My TB mare is has sensitive/thin skin, so she doesn't neccessarily enjoy being groomed. I use the softest brushes I can find for her and don't brush hard but she still makes her "ugly faces". 

So, I was just wondering what you guys use on your sensitive horses... maybe there's a nice brush I could pick up for her.


----------



## Delfina (Feb 12, 2010)

We have a TB and a QH and they are convinced that grooming = horsie torture. So far a rubber currycomb seems to be their favorite of all hated brushes. I follow that with soft finishing brush and both seem to do better than if I just started with a brush. 
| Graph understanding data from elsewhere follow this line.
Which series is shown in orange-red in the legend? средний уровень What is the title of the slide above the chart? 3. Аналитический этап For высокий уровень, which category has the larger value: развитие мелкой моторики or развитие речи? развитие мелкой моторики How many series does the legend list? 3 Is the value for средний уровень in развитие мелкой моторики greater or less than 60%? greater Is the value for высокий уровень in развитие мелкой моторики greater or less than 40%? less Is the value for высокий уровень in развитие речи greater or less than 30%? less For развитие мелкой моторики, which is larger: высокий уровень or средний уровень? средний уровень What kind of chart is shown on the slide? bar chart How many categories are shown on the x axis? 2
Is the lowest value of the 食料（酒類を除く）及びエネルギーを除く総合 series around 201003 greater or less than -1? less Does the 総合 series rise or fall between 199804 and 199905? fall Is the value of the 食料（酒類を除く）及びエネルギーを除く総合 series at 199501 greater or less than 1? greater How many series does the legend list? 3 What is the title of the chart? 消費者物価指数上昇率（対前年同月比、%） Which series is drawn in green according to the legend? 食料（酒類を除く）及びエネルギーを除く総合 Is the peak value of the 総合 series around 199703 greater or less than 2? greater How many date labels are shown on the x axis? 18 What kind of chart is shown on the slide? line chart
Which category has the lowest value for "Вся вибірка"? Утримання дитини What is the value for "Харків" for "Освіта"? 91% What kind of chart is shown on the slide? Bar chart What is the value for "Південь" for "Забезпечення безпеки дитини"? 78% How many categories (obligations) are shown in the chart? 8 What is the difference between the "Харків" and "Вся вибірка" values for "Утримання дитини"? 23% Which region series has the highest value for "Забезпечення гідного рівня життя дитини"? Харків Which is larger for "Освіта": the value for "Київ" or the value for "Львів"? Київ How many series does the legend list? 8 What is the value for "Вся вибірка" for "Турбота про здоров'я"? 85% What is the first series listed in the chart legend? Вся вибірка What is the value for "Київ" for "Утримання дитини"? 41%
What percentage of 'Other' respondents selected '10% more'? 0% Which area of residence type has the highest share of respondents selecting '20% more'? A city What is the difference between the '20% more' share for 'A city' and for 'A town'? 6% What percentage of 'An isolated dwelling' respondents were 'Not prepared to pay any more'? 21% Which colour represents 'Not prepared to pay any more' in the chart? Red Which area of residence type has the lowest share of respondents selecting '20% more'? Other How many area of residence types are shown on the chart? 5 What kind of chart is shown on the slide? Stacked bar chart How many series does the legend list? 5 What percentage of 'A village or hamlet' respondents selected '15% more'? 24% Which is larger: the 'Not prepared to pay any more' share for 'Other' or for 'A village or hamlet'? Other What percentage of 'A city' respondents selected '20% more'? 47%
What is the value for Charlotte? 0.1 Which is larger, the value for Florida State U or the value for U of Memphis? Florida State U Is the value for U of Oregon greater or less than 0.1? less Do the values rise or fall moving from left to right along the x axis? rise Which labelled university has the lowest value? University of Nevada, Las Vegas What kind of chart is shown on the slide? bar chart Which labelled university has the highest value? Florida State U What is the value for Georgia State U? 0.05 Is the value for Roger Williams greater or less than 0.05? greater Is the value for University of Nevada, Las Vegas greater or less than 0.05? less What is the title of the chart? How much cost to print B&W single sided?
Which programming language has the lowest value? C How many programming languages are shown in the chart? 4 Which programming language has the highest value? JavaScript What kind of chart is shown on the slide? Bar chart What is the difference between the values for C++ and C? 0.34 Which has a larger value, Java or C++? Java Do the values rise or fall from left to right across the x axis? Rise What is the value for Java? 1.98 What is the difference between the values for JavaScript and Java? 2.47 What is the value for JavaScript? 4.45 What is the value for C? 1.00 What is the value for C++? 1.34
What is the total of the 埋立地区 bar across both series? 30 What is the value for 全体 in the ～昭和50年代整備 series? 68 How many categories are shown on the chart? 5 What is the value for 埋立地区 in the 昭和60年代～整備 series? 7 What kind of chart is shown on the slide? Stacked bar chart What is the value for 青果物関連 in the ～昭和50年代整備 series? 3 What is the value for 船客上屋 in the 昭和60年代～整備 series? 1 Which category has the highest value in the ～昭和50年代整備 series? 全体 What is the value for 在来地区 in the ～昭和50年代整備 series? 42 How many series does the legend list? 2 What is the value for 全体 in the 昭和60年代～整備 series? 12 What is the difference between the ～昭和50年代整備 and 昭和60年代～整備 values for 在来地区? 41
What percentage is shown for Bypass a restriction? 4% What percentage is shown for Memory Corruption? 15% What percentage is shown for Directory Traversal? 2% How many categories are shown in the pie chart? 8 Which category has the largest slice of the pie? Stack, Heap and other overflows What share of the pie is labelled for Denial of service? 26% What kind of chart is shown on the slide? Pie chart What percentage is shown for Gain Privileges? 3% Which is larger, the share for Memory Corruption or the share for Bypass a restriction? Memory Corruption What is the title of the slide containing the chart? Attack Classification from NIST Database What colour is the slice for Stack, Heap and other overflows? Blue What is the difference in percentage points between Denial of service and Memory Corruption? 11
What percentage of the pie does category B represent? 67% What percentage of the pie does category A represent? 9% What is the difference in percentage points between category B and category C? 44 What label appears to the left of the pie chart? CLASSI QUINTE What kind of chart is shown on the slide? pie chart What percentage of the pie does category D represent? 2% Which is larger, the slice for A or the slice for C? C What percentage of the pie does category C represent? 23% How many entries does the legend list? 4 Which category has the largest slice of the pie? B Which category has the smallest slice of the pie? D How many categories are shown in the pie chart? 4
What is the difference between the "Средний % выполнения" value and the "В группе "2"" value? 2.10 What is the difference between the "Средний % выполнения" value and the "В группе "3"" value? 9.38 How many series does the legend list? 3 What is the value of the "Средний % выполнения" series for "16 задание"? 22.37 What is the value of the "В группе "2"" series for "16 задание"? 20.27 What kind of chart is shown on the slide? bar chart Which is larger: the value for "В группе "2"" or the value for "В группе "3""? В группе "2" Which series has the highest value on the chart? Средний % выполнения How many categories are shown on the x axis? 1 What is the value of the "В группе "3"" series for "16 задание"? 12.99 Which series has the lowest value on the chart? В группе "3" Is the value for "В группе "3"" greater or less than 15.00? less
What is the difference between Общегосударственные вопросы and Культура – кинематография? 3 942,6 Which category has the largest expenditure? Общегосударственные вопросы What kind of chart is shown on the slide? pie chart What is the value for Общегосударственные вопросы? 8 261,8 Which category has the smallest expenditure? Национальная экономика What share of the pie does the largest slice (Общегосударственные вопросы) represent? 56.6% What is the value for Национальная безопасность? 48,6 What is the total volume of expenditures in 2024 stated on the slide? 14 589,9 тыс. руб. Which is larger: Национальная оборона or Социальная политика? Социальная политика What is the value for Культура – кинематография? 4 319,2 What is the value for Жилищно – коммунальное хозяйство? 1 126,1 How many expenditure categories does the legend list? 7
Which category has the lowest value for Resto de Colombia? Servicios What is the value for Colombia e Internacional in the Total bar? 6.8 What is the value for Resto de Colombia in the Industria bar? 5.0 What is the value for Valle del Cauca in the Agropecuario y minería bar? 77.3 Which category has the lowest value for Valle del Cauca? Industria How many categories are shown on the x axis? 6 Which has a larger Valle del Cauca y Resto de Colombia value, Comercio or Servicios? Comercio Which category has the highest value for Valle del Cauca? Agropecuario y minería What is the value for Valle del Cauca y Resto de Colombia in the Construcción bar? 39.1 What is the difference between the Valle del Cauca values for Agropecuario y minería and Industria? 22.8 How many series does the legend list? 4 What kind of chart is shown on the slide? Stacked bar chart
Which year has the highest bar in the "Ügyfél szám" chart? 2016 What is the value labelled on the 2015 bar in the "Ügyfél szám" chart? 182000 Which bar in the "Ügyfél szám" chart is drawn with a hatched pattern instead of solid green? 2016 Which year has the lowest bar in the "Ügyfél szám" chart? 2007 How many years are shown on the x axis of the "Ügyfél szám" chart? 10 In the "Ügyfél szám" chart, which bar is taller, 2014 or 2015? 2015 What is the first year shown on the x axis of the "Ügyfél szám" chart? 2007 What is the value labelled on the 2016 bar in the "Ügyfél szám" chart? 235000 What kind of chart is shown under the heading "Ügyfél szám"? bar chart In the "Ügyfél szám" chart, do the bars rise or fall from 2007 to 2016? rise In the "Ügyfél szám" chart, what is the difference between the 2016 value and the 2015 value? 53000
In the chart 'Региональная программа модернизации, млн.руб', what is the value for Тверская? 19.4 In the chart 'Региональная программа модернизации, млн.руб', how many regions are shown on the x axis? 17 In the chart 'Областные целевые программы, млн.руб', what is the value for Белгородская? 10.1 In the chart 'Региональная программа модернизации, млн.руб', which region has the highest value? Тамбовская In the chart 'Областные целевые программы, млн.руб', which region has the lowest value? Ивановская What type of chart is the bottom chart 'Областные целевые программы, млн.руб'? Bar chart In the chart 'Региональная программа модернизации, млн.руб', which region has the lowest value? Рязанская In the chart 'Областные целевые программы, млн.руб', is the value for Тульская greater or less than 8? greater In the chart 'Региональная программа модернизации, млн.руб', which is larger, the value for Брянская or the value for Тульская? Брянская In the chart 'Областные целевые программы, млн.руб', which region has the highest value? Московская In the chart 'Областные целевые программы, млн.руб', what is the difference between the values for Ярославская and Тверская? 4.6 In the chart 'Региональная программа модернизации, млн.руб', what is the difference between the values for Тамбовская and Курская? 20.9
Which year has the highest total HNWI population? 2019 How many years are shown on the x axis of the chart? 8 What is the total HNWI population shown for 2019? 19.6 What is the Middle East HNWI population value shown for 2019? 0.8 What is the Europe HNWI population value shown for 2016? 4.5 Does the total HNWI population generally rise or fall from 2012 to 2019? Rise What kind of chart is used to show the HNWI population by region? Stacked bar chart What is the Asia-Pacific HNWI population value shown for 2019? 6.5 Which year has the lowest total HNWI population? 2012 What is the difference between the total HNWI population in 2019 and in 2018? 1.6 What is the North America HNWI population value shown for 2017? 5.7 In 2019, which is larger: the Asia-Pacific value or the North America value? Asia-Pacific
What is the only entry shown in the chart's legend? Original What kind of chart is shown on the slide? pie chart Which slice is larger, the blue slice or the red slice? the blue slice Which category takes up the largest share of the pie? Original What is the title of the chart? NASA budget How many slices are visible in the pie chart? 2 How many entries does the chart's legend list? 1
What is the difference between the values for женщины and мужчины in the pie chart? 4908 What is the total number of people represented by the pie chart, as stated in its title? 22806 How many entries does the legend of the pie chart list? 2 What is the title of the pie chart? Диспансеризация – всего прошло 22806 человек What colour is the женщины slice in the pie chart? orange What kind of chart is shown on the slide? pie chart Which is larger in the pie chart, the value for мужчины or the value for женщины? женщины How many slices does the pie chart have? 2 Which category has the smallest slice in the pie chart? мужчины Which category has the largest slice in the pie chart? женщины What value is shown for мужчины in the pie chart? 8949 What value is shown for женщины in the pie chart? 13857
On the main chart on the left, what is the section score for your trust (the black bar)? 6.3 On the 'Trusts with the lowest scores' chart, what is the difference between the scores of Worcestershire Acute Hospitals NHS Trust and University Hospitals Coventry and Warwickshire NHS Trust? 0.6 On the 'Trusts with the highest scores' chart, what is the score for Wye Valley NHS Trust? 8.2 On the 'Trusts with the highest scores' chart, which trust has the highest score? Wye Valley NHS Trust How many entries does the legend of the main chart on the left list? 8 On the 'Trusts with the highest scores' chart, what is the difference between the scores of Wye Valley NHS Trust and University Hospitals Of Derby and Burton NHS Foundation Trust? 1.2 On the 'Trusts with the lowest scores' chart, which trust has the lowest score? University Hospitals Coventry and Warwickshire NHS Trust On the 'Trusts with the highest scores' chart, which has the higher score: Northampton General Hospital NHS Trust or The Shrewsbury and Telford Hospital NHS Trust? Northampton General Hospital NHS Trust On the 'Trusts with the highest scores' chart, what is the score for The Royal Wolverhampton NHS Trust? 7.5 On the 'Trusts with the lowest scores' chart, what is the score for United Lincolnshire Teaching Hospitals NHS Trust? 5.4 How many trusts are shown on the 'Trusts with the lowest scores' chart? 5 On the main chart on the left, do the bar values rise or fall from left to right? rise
I didn't get any black looks yesterday from my QH about the rubber currycomb, it seems she starting to enjoy it. She was so filthy and full of loose hair that I ended up using a medium brush on her afterwards and she pitched a fit.


----------



## eventerdrew (Mar 13, 2009)

The jelly type curry comb with the two sides on it is REALLY good for my two sensitive horses. And instead of using a stiff bristled finishing brush, get one of the softer ones. They mind those much less.


----------



## My Beau (Jan 2, 2009)

Right now I curry her with this epona curry, using the side with the long "nubs"-
<b><i> Epona Gummy Scrubby </i></b>

For body brushes, I have some pretty soft ones... maybe it's because she just doesn't like being groomed, not because she's sensitive (although I'm sure that's atleast a small part). She's not a "oh oh oh, pet _me_, not them" type horse.


----------



## ~*~anebel~*~ (Aug 21, 2008)

My coach's horse hates being groomed. There are teeth and hooves flying whenever you get near him and he cringes like no other. 
What he objects to the least is those black rubber curry combs and you have to put MORE pressure on the curry, not less. And then he has a long bristled synthetic brush to get the dust off and for his face - a microfiber mitt.


----------



## CharliGirl (Nov 16, 2009)

I use the jelly scrubbers for currying, and a really soft dandy brush. I think it was intended to be a face/lower leg brush, but it works everywhere too. Since one of my horses has very sensitive skin, I like to try brushes out on my bare arms. If it feels rough, I don't use it. It takes a bit longer to groom using more delicate brushes, but if my horse is more comfortable, I'm all for it!


----------



## Skutterbotch (Dec 1, 2009)

I just saw a brush at the store that was for horse faces, it was AMAZINGLY soft! it felt so nice, maybe something like that would help?


----------



## Pidge (Sep 5, 2009)

As weird as it sounds a large fine bristled paint brush is good...it will clean up like a finishing brush but is so soft that the horses hardly notice...just takes more time to brush a horse with one...and a good currying needs to be done first...


----------



## Bakkir (Mar 3, 2010)

I use a jelly curry too. I have others but try to use the brushes he favors to make grooming a good thing. I have a really baby soft peanut face brush that is really good for nothing but I brush his face with it cause he likes it - lol!


----------



## Vidaloco (Sep 14, 2007)

Vida can occsionally be sensitive, especially when the air is dry and the static is bad. Like everyone has stated use a rubber curry or jelly. I then finish with a very long soft bristled brush to flick the dirt off. 
I have this long brush by LamiCell and love it


----------



## NittanyEquestrian (Mar 3, 2009)

I have one of those hand shaped mitts with the little nubs on both sides for my sensitive TB mare. She also likes those metal shedder blades/sweat scraper things. Something I've noticed too is that if you continually do big strokes in the downward direction they do better than if you curry vigorously in a small circle. But that's just what I've noticed on sensitive horses.


----------



## Mustangg (Dec 15, 2009)

I have a sensitive horse too, all I use is a soft curry brush and a lot of our other brushes are nice and soft.


----------



## RoyalsRebel (Sep 24, 2009)

My guy's an Oldenburg/TB - and I think the TB in him has sensitive skin lol so he HATES grooming.... the only thing he enjoys is the hard curries or his favourite is actually an old human hair brush! It goes against logic - you'd think that softer would be better - but he likes 'scratches' as opposed to brushes. I use a little 'shedding flower' I bought at a show once that he likes too - it's got more like teeth than bristles and his upper lip starts squirming. But as soon as you use the dandy brush the ears go back and he starts to fidget. Weird, but I just go with what he likes and make the 'icky' part as quick as possible.


----------